How they work: How the Cell Phone Works

How does the Mobile Phone work?  In Africa, this is a gadget that has revolutionalised the way people communicate.

Saturday, June 20, 2009

How does the Mobile Phone work?  In Africa, this is a gadget that has revolutionalised the way people communicate.

Basically, the name "mobile phone” is just a descriptive one, it means, a phone that can be used on the move. 

In the developed countries of Europe and North America, they had a sort of mobile phones long before our current day mobile phones.  What am I trying to say? 

There are many types of phones that used to be installed in vehicles or hand held that could be used within a short range of say a kilometre or so from the base units, these were a kind of a mobile phone. 

Most probably, it is these and the "Walk talkies” (Radio Calls) that inspired the inventers of the present day mobile phones. 

Since the term mobile is somehow misleading, let me switch to another commonly used terminology, the "Cellular Phone” a.k.a.

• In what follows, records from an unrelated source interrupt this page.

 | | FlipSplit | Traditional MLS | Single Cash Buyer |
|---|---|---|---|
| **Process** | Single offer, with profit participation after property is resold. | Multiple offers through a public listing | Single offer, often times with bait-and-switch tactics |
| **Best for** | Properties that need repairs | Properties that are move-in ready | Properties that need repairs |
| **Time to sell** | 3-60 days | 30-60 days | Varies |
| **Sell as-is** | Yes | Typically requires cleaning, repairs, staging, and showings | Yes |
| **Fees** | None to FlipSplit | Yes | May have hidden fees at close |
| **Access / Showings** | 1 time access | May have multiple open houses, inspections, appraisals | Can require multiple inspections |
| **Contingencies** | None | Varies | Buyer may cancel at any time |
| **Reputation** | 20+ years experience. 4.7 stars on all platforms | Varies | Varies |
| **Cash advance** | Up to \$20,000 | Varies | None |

Cell Phone.  A Cell Phone in actual sense is a Radio transceiver (transmitter – receiver). 

The conventional telephone was invented by Graham Bell in the 1870s, where as the radio was invented by a one Nikolai Tesla in the 1880s although it was attributed to an Italian called Marconi. The Cell phone is a combination of the two wonderful technologies. 

Cell phones employ GSM, CDMA or TDMA. Global System for Mobile communications (GSM) is the international standard used in Europe and many other parts of the world; GSM is the only type of cellular service available.

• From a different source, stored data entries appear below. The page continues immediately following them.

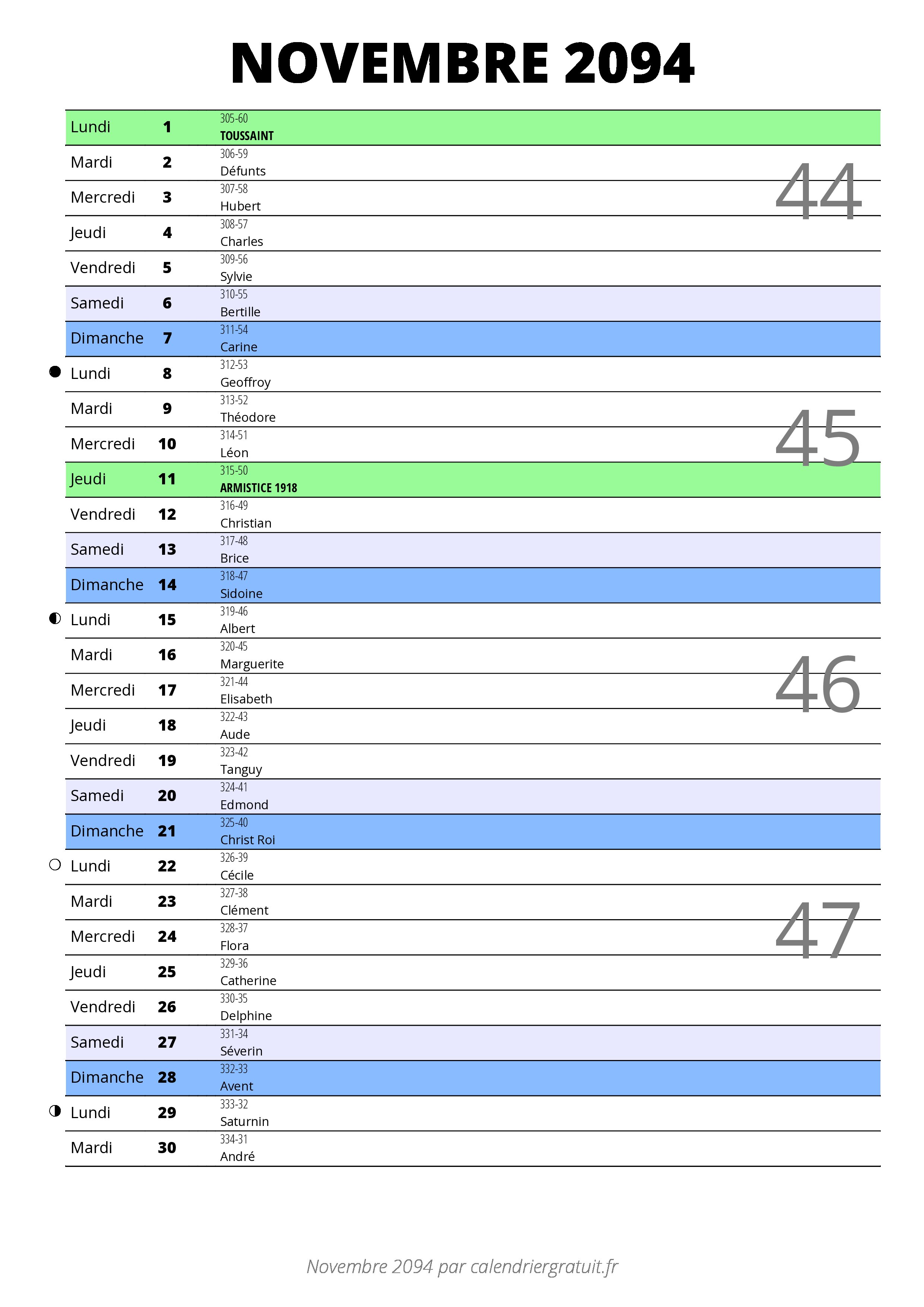 NOVEMBRE 2094

| | | | |
|---|---|---|---|
| Lundi | 1 | 305-60 TOUSSAINT | |
| Mardi | 2 | 306-59 Défunts | 44 |
| Mercredi | 3 | 307-58 Hubert | |
| Jeudi | 4 | 308-57 Charles | |
| Vendredi | 5 | 309-56 Sylvie | |
| Samedi | 6 | 310-55 Bertille | |
| Dimanche | 7 | 311-54 Carine | |
| Lundi | 8 | 312-53 Geoffroy | |
| Mardi | 9 | 313-52 Théodore | 45 |
| Mercredi | 10 | 314-51 Léon | |
| Jeudi | 11 | 315-50 ARMISTICE 1918 | |
| Vendredi | 12 | 316-49 Christian | |
| Samedi | 13 | 317-48 Brice | |
| Dimanche | 14 | 318-47 Sidoine | |
| Lundi | 15 | 319-46 Albert | |
| Mardi | 16 | 320-45 Marguerite | 46 |
| Mercredi | 17 | 321-44 Elisabeth | |
| Jeudi | 18 | 322-43 Aude | |
| Vendredi | 19 | 323-42 Tanguy | |
| Samedi | 20 | 324-41 Edmond | |
| Dimanche | 21 | 325-40 Christ Roi | |
| Lundi | 22 | 326-39 Cécile | |
| Mardi | 23 | 327-38 Clément | 47 |
| Mercredi | 24 | 328-37 Flora | |
| Jeudi | 25 | 329-36 Catherine | |
| Vendredi | 26 | 330-35 Delphine | |
| Samedi | 27 | 331-34 Séverin | |
| Dimanche | 28 | 332-33 Avent | |
| Lundi | 29 | 333-32 Saturnin | |
| Mardi | 30 | 334-31 André | |

Novembre 2094 par calendriergratuit.fr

Originally, the GSM stood for Groupe Spécial Mobile, a group formed by the Conference of European Posts and Telegraphs. 

TDMA stands for "Time Division Multiple Access”, this is a technology employed in transmitting digital wireless service using time-division multiplexing (TDM). TDMA works by dividing a radio frequency into time slots and then allocating slots to multiple calls.

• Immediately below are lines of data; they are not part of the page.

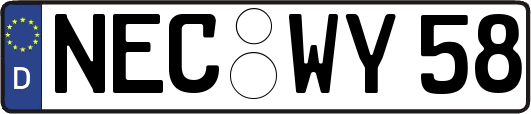 D
NEC WY 58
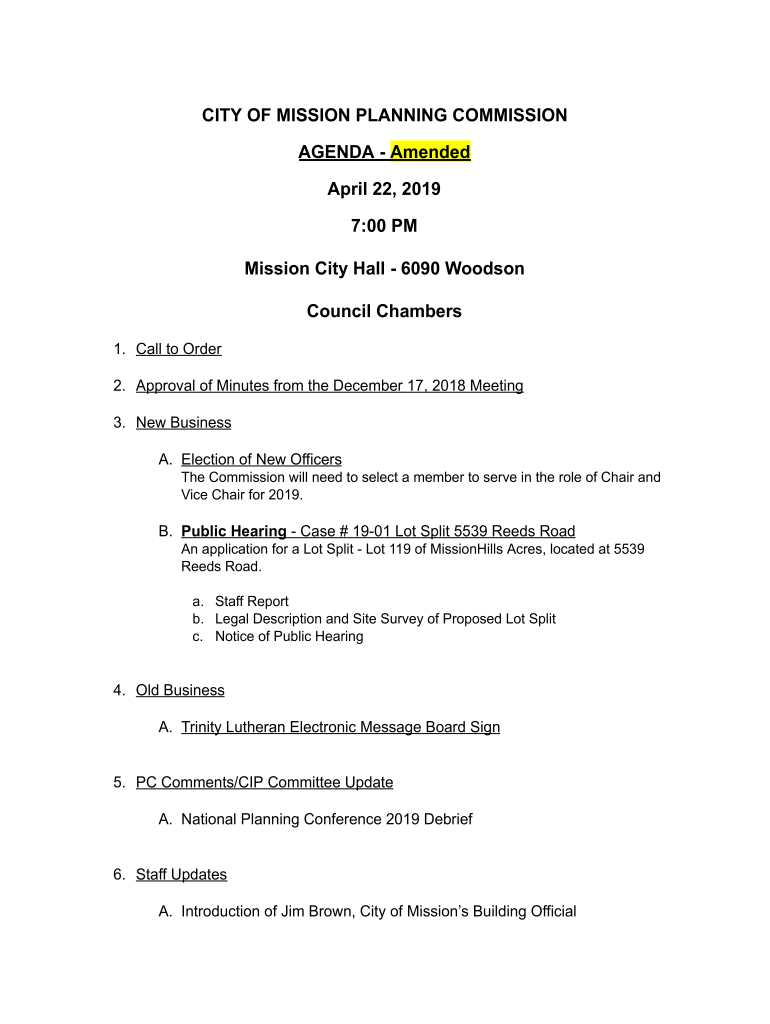 CITY OF MISSION PLANNING COMMISSION

AGENDA - Amended

April 22, 2019

7:00 PM

Mission City Hall - 6090 Woodson

Council Chambers

1. Call to Order

2. Approval of Minutes from the December 17, 2018 Meeting

3. New Business

A. Election of New Officers
The Commission will need to select a member to serve in the role of Chair and Vice Chair for 2019.

B. Public Hearing - Case # 19-01 Lot Split 5539 Reeds Road
An application for a Lot Split - Lot 119 of MissionHills Acres, located at 5539 Reeds Road.

a. Staff Report
b. Legal Description and Site Survey of Proposed Lot Split
c. Notice of Public Hearing

4. Old Business

A. Trinity Lutheran Electronic Message Board Sign

5. PC Comments/CIP Committee Update

A. National Planning Conference 2019 Debrief

6. Staff Updates

A. Introduction of Jim Brown, City of Mission's Building Official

In this way, a single frequency can support multiple, simultaneous data channels. TDMA is used by the GSM digital cellular system. 

On the other hand, CDMA stand for "Code-Division Multiple Access”, this also a digital cellular technology that uses spread-spectrum techniques.

Unlike competing systems, such as GSM, that use TDMA, CDMA does not assign a specific frequency to each user. Instead, every channel uses the full available spectrum. Individual conversations are encoded with a random digital sequence.

CDMA consistently provides better capacity for voice and data communications than other commercial mobile technologies, allowing more subscribers to connect at any given time, and it is the common platform on which 3G technologies are built. 

CDMA was developed in 2nd World War by the English and their allies in a bid to foil German attempts at jamming transmissions.

When compared, Cell phones are full duplex as compared to walk talkies that are half duplex.  In half duplex, there is only a channel for both parties to communicate that is why we always hear one person telling the other "over” or "roger”, this is to tell him that, I’m done, you can now talk. 

With the Cell phone, there are two channels and hence, both parties can talk and listen at the same time.  Secondly, the mobile phone is capable of using a thousand or more channels as compared to a walk talkie that uses about forty only.

Cell phones operate within cells, and can switch cells as they move around. Cells give cell phones unlimited range. If you are using a cell phone, you can travel several kilometres while your conversation is not interrupted because, your phone keeps on automatically switching from one cell to another.